Npower to dismiss nearly 15 per cent of its UK workforce as energy market bites

British energy provider Npower has said it will cut almost 15 per cent of its UK workforce, as part of an initiative to reduce its operating costs.

The company said the reductions would affect around 900 roles out of its 6,300 employees over the course of this year. It added that most of this number are expected to leave of their own accord rather than be made redundant, as the amount is reflective of Npower's usual employee churn rate.

Chief executive Paul Coffey said the move was the result of the retail energy market becoming "incredibly tough" in the wake of Ofgem's price cap.

Read more: British Gas owner Centrica wades into legal battle with regulator Ofgem over price cap

"Ofgem itself forecasts that five of the Big Six energy companies will make a loss or less than normal profits this year due to the implementation of the price cap, and with several recent failures of new energy suppliers, it is clear that many have been pricing at levels that are not sustainable," said Coffey.

“Even with these reductions, we still forecast significant losses this year, but we’re doing everything we can to minimise them whilst continuing to focus on service and value for our customers.”

A total of 11 small energy suppliers have gone bust in the past year, including most recently Our Power.

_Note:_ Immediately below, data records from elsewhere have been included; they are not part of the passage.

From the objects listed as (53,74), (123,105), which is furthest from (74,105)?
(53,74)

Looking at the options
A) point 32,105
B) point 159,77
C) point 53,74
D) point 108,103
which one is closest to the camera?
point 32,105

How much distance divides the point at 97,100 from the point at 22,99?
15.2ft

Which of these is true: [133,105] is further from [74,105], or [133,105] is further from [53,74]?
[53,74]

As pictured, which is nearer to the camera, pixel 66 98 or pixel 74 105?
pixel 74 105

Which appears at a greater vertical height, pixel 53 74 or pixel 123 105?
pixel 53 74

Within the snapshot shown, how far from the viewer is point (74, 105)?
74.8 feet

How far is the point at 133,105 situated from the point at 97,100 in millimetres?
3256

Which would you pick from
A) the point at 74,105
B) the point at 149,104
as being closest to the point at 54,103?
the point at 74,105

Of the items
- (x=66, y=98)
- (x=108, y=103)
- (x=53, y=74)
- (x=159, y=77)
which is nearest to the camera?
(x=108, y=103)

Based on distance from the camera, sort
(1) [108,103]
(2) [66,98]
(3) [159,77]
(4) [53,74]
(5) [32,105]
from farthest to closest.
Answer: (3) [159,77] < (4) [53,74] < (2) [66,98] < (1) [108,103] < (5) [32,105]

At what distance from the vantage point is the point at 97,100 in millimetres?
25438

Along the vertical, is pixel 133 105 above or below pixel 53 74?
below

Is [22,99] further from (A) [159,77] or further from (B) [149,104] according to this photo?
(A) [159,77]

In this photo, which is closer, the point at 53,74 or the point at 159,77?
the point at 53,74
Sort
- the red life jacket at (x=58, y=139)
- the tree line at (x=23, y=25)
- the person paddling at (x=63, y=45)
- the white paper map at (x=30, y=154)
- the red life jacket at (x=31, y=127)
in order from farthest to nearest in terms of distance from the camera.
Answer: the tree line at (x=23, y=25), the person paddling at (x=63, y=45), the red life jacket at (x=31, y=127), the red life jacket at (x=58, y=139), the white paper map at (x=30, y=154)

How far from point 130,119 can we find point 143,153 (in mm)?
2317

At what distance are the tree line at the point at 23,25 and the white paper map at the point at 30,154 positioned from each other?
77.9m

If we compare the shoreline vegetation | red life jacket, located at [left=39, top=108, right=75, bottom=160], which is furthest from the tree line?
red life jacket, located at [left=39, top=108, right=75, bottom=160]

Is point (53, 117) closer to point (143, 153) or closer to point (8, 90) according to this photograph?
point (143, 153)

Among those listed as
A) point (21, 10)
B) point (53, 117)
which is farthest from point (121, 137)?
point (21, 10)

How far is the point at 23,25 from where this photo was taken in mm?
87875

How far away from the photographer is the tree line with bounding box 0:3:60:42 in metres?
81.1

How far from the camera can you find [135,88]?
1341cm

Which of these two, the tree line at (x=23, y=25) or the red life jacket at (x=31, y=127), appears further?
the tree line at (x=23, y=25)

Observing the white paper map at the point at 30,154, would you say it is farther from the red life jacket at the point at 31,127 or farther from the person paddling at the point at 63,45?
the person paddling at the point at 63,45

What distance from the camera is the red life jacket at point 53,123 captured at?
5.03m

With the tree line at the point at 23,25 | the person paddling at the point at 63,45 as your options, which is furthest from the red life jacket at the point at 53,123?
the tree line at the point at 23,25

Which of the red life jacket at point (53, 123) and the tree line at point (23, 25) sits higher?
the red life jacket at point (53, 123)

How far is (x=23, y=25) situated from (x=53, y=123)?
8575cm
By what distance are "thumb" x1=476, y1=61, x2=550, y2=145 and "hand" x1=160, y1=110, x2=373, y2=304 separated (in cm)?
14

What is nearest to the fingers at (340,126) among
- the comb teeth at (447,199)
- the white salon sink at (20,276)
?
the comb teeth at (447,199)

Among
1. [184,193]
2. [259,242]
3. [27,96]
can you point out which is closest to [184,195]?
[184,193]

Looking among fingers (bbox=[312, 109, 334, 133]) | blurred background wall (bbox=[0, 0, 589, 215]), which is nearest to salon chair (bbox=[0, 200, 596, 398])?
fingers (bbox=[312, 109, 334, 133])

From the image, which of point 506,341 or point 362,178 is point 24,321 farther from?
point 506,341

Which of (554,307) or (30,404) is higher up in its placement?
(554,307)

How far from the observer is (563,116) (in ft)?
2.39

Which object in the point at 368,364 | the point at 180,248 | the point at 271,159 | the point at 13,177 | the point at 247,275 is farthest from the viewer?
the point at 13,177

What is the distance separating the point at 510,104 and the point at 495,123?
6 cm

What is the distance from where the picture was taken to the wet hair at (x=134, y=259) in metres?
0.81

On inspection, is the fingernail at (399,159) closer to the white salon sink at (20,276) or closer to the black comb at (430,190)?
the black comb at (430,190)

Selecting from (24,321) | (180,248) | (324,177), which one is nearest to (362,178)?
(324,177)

Its chairman told City PM last week that the Scottish government-backed firm had simply "run out of cash".

A spokesperson for the department of business, energy and industrial strategy later responded to Coffey: “Our price cap protects 11m households from poor value standard variable and default tariffs, and ensures that consumers pay a fair price for their energy.

“Ofgem designed the energy price cap independently, through consultation with industry, so that an efficient supplier can continue to thrive.”

Read more: Energy supplier Our Power 'ran out of cash' after string of bankruptcies in sector

The move comes after Npower's parent company Innogy failed to come to an agreement in December to merge its retail arms with SSE.

The two firms had planned to list the merged unit as a new company, and had even passed initial investigations by the Competition and Markets Authority before SSE pulled the plug.

"Just a few months ago Npower was involved in causing great uncertainty to the workforce by announcing that it was involved in merger talks with one of the other Big Six energy companies," said Laura Gatiss, northern regional organiser for industrial trade union GMB. 

"That merger failed. Now Npower is announcing major job reductions which is understandably worrying for our members, their families and indeed local communities where our members live in."